The Sydney Morning Herald has finally bestirred itself to report on the subject of the scandalous persecution of Sydney University's Professor Jake Lynch.
Mind you, the Zionist 'Get Lynch' campaign has been going on now for at least two years, as this, my forty-first post on the subject, testifies.
In brief, Lynch has been under sustained attack by a baying pack of Israeli and Israel lobby outfits (Shurat HaDin/AUJS/AIJAC), assorted Israel-besotted federal politicians, both 'serving' and former (Danby/Bishop/Baldwin), Murdoch's Zionist mouthpiece, The Australian, and lately by a vice-chancellor cluelessly manoeuvred and/or pressured into mounting a witch-hunt against him in the form of an 'investigation' into his conduct at a protest by student activists against a visiting British apologist for Israeli war crimes in March.
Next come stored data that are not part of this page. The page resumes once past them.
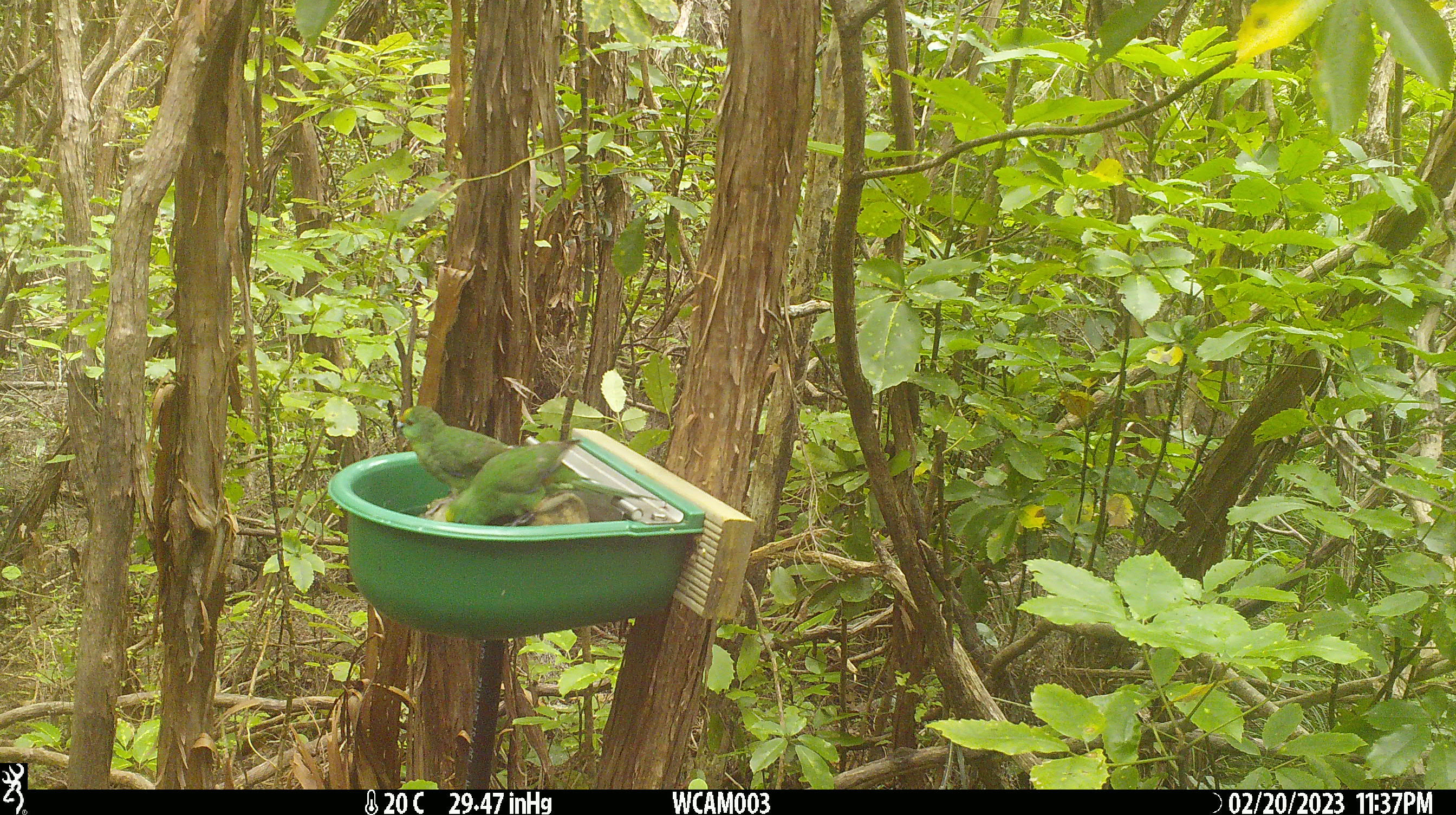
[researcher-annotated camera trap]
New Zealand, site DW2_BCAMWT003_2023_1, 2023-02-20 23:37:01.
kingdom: Animalia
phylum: Chordata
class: Aves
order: Psittaciformes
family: Psittaculidae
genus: Cyanoramphus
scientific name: Cyanoramphus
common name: parakeet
Parakeet (Cyanoramphus).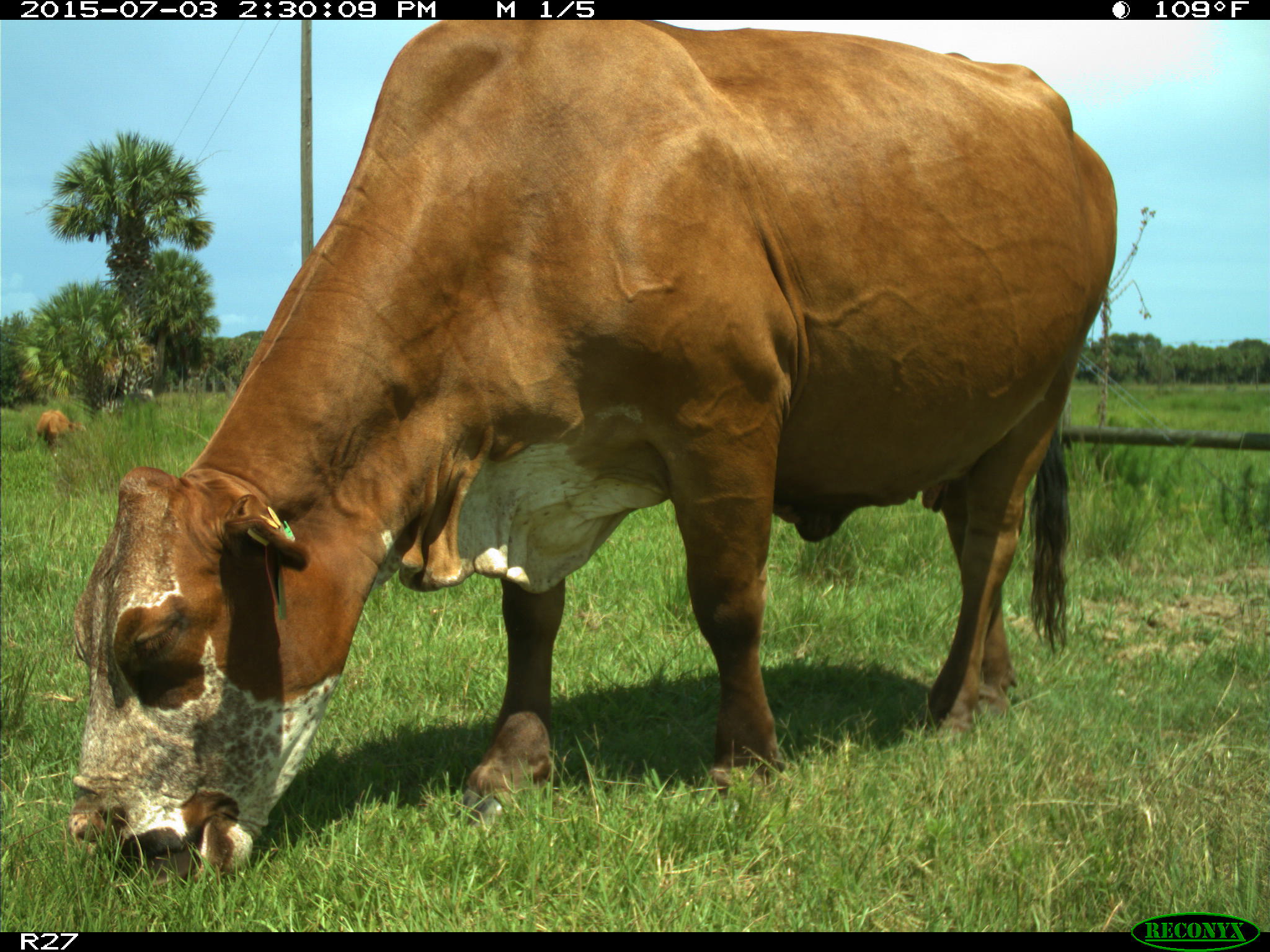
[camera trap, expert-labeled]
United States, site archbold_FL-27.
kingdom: Animalia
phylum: Chordata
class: Mammalia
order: Artiodactyla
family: Bovidae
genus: Bos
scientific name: Bos taurus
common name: domestic cow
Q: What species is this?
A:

Better late than never, you might argue. The trouble is, however, that the Herald's coverage of the affair is confined solely to the university's witch-hunt against Lynch and ignores the vital context of his Federal Court ordeal last year at the hands of the Mossad-linked Israeli lawfare outfit, Shurat HaDin (motto: 'Bankrupting Terror, One Law Suit at a Time'), a case happily won by Lynch with undisclosed costs awarded in his favour:
"Professor Lynch, a proponent of the Boycott, Divestment & Sanctions campaign against Israel, was advised by the university this month that it was not satisfied his conduct 'constituted anti-Semitic behaviour or unlawful harassment on the grounds of an individual's religious belief (or perceived religious belief)'." (Academic Jake Lynch cleared of anti-Semitism in ugly stoush at Sydney University, Peter Munro, 27/4/15)
It goes without saying that the false allegation of anti-Semitism routinely hurled at defenders of Palestine by Zionist dead-enders (Sydney Morning Herald cartoonist Le Lievre was also a recent victim) should never have been taken seriously in the first place.
Anyone familiar with Lynch's hounding by Shurat HaDin would instantly see that the now notorious 'money-waving incident' had nothing whatever to do with anti-Semitism:
"A separate stoush was sparked in the audience between Professor Lynch and Diane Barkas, a Jewish semi-retired English lecturer and stand-up comedian, after she threw water on a protestor. Professor Lynch threatened to sue Ms Barkas - waving a $5 note in her face and saying 'This is going to cost you a lot of money' - after she allegedly kicked him in the groin, a claim she denies."
And yet, the Herald continues to give oxygen to those with a vested interest in flogging this particular dead horse:
"But Julian Kowal, of the Australian Union of Jewish Students, claimed Professor Lynch had compromised the reputation of Sydney University as a 'safe space for Jewish students' and should be sacked. 'In so far as the money-waving actions in the face of a Jewish woman evoked strong images of historically anti-Semitic stereotypes, his actions were undoubtedly highly inappropriate,' he said."
More generally, the initiation of the witch-hunt by vice-chancellor Michael Spence raises the question of how an individual can rise to such a level (salary: $911,575 pa) but apparently have little or no understanding of the issues which underlie the 'Get Lynch' campaign: such basics, for example, as the underlying dynamics of the Palestine/Israel conflict (occupied/occupier); the elementary difference between Judaism and Zionism (religion/political ideology); and the perennial modus operandi of Zionists, on or off campus, (conflating anti-Zionism with anti-Semitism and using the charge to silence legitimate dissent). A simple knowledge of these matters, absent other factors, of course, should enable any vice-chancellor worth his salt to see through the 'Get Lynch' mob and avoid becoming their unwitting accomplice:
"But Prof Lynch... was warned he still faced dismissal or other disciplinary action for possible breaches of the university's code of conduct, under which staff must treat visitors 'with respect, impartiality, courtesy and sensitivity'."
Question is, will Peter Munro's piece be a once-off or will the Herald be returning to this test case for academic freedom and free speech at our universities?